Reading Hugo Swire’s recent column in the Journal left me wondering whether he really believes his own placatory comments about the risks associated with nuclear power.

Does he really think they are reasonable and in our best interests?

He conveniently sidesteps the issues that worry me, as a layman, and seems more concerned with justifying nuclear power as a ‘way forward’ because he does not want to contemplate an alternative!

This, in itself, is worrying because unless somebody confronts the question, “What do we do if we cannot have nuclear power?”, nobody is ever going to answer it!

The threat posed by nuclear power is far greater to all of us than the impact of managing without it!

While Hugo Swire’s, and the government’s, approach to the nuclear industry appears not to have been influenced by the Japanese tragedy, my own views have been radically changed. I now think of ‘nuclear power stations’ as ‘dirty bombs without the explosive charges’!

Certainly, they behave in this way and when an explosive charge is applied, the surrounding countryside becomes uninhabitable. In Japan’s case the ‘explosive charge’ was triggered by an earthquake and the resultant tsunami. Land within 30km of the power station has already been rendered uninhabitable and the seas are heavily radioactive.

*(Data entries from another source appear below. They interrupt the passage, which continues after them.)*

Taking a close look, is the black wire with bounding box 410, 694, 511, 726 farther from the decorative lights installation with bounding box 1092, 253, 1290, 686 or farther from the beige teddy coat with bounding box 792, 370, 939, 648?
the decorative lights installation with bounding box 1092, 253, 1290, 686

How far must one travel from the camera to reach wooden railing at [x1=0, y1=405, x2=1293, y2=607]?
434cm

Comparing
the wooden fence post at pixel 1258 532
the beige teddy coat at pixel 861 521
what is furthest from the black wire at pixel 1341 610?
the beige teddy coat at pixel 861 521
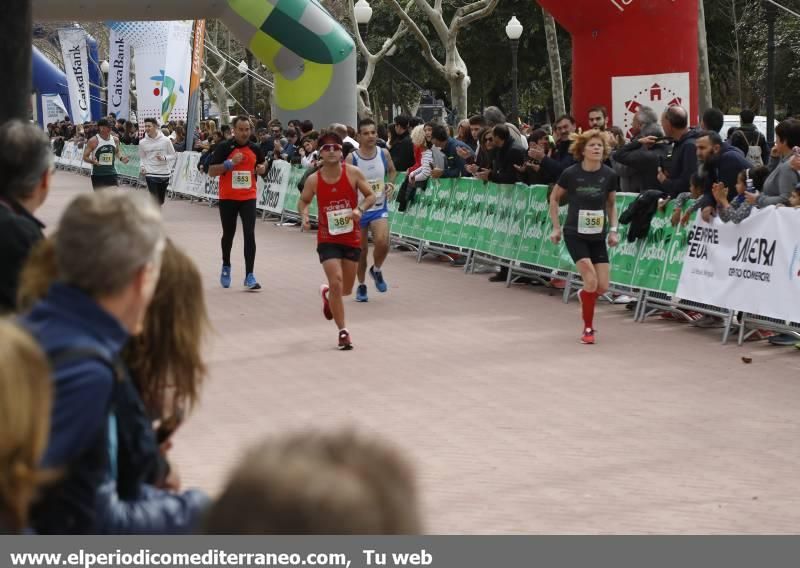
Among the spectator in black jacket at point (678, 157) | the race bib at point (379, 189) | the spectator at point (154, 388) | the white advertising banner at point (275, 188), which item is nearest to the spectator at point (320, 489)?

Hugo Swire rightly argues that we could never have an earthquake or tsunami of such magnitude, but, surely, terrorism offers a far greater threat and, indeed, the possibility of a far greater explosive force.

The greater the detonation, the greater the spread of radiation and the greater the area which will be devastated and become uninhabitable.

So where does all this leave us in the South-West if the proposed new EDF Hinkley Point Reactor explodes when the wind is from the north-east? The answer is that it would leave us wherever the government decides that we should be evacuated and that will not be in the south of England!

Hugo Swire believes that nuclear power is low risk in this country. However, he does not explain what will happen to us if his assessment is wrong. Surely the risk to his constituents, if a nuclear reactor explodes nearby, should be far more important to him than the risk of having to manage without nuclear power as an energy source?

So, could I ask him to alert the government to these catastrophic possibilities and persuade them to commit themselves to producing a detailed plan on how this country can generate sufficient energy without building ‘dirty bombs’ (‘nuclear power stations’).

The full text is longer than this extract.